Ce dernier paragraphe peut sonner durement, sèchement, aux oreilles du lecteur, mais peut-on s’exprimer sur un autre mode ? L’expérience de Toulouse n’est pas dissociée des conséquences de l’enseignement de Jacques Lacan. C’est lui, avec sonretour à Freud, qui a poussé toute une génération de cliniciens de la parole à aller vers une clinique possible avec le psychotique. Mais nous n’avons pas encore recueilli tous les fruits de son enseignement ; on n’a même pas encore fait le tour de Freud, aussi, ne nous étonnons pas d’un certain retard de notre part à mettre en place des dispositifs - moins couteux pour la collectivité - de prise en charge de la folie.

 

Venons-en maintenant aux propositions : comment transformer l’expérience toulousaine en une réussite ? En faisant en sorte que les jeunes étudiants en psychologie, en médecine, en philosophie, en école d’infirmière qui envisagent de devenir psychothérapeutes ou psychanalystes, puissent commencer une psychanalyse, histoire d’interroger ce désir de faire de l’écoute de l’autre un métier ; que les écoles de psychanalyse puissent accueillir cette jeunesse en la formant ; en demandant aux patients reçus par ces jeunes de payer la consultation. C’est une absurdité clinique de demander à une personne dans la misère de continuer à payer avec sa misère. Il faut payer avec du papier appelé « euro », pas avec sa peau, ni avec sa vie.

 

Si les infirmiers veulent recevoir des patients, faire une « visite régulière » aux patients livrés à eux-mêmes à domicile, il faut se former à la clinique psychanalytique et à la stratégie du psychanalyste en institution.
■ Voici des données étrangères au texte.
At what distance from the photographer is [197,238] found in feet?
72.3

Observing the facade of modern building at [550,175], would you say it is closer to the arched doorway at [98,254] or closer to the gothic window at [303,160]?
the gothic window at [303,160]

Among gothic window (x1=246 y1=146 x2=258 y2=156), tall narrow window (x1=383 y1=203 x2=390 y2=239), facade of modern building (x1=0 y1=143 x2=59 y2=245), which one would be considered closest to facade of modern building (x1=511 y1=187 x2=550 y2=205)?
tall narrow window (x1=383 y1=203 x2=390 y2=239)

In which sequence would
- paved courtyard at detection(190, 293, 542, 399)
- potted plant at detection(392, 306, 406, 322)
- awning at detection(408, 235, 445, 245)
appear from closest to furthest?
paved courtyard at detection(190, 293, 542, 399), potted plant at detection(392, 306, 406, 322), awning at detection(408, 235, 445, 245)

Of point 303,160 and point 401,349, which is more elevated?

J’avais publié sur ce sujet un document intitulé « Tentative d’une clinique psychanalytique avec les malades et les patients de médecine ».

 

Les infirmiers occupent ce vide clinique parce que personne ne vient leur signaler que ce qu’ils font est très important mais exige une préparation pour le faire. Cette préparation, pour n’importe quelle personne qui désire écouter l’autre de manière à opérer dans le champ libidinal et du désir de l’être, passe par le divan d’un psychanalyste de son choix. Une formation de psychothérapeute pour faire de la psychothérapie est insuffisante en soi.

 

Aller vers les patients doit être une position transférentielle et non une place. Nous pouvons aller vers le patient, mais avec l’intention que le patient puisse, le moment venu, venir vers la consultation à l’extérieur, 3e moment de notre stratégie clinique qui consiste à sortir le malade de l’hôpital en lui permettant un retour vers la vie dans la Cité. Si nous n’avons pas cette cartographie à l’esprit nous ne faisons pas notre travail (www.rphweb.fr).

 

Selon notre expérience, cette stratégie évite, voire diminue les hospitalisations régulières.

 

Les jeunes cliniciens, épaulés par un aîné, peuvent assurer ce travail. Ils ont de leur côté leur désir de savoir (ils sont en psychanalyse), leur jeunesse (qui les autorise à des postures cliniques sérieuses et pourtant audacieuses).

 

Aidons-les à recevoir des patients, appuyons-les, parions sur eux. Vu de ma fenêtre, l’avenir est jeune.